Nous n’étions pas rendus bien loin quand Sindhu a sifflé l’alerte. Nous nous sommes pétrifiés pendant que des soldats de l’Ombre traversaient en bavardant le chemin que nous suivions, à vingt mètres au-dessus. Aux bribes de conversation que j’ai captées, j’ai compris qu’ils préféraient une bonne couverture chaude à une patrouille de nuit dans les collines. Surprise. On s’imagine toujours que c’est différent dans les armées des autres.

Nous avons rencontré une autre patrouille une heure plus tard. Celle-là aussi est passée sans détecter notre présence.

Nous avions franchi la crête quand l’aube s’est mise à poindre à l’est, améliorant la visibilité au point de rendre dangereuse toute poursuite du périple. « Il nous faut trouver un refuge », m’a dit Sindhu.

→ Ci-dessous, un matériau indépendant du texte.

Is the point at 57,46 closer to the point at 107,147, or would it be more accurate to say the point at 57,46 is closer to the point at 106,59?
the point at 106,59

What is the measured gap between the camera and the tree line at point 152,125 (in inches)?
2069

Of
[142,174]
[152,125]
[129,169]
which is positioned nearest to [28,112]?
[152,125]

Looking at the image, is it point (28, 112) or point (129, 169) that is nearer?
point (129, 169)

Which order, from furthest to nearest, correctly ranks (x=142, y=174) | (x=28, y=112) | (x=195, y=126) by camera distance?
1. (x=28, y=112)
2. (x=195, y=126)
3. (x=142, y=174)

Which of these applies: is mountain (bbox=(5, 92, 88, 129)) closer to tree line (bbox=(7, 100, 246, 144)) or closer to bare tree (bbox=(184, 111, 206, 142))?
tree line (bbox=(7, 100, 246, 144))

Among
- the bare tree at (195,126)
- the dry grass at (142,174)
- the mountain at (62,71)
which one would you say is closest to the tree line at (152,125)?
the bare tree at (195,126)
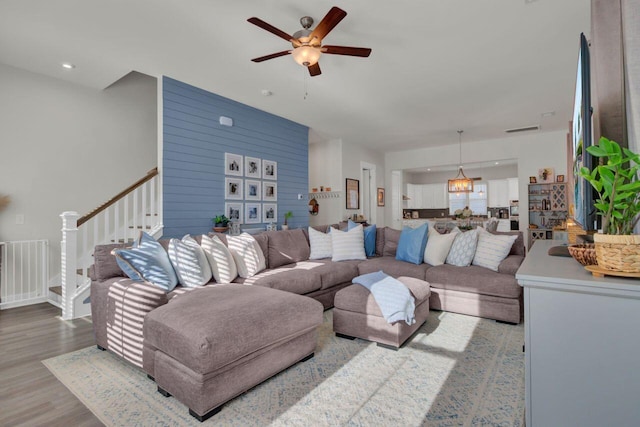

Procédure classique en territoire ennemi. Ça n’a pas posé de problème. Les ravins des parages étaient tout embroussaillés. N’importe qui pouvait s’y dissimuler sans effort, à condition d’éviter de porter une chemise de nuit orange.

Nous avons disparu. Je ronflais quelques secondes après m’être allongé par terre. Et je n’ai dérivé nulle part, ni dans l’espace, ni dans le temps.

 

Une odeur de fumée m’a réveillé. Je me suis assis. Sindhu s’est levé au même instant. J’ai remarqué un corbeau qui me regardait de si près qu’il a fallu que je louche pour ne pas le voir flou. Le Taglien censé monter la garde pionçait. Frais et dispos, tu parles. Je n’ai rien dit. Sindhu non plus.

Quelques instants plus tard, mes craintes se confirmaient.

Une voix du Sud a lancé un appel. Une autre a répondu. Des corbeaux ont ricané.

« Ils savent où on est ? » a chuchoté Sindhu. On aurait dit qu’il avait du mal à le croire.

J’ai réclamé le silence d’un geste. J’ai écouté, relevé quelques mots. « Ils savent qu’il y a quelqu’un ici. Ils ignorent qui. Ils râlent parce qu’ils ne peuvent pas se contenter de nous éliminer. Le Maître d’Ombres exige des prisonniers.

— Et s’ils cherchaient à nous bluffer ?

— Ils ne savent pas que l’un de nous comprend plus ou moins leur dialecte. » Le corbeau albinos devant moi a croassé et pris son envol au-dessus des buissons. Une vingtaine d’autres l’ont rejoint.

« Si on ne peut pas leur échapper, alors il faut se rendre. Ne pas combattre. » Sindhu se muait en un pauvre drille à bout.

D’accord. Je me ferais passer pour un pauvre drille à bout moi-même. Les soldats tagliens aussi.

Nous ne voulions échapper à rien ni personne. Les corbeaux trouvaient nos efforts amusants.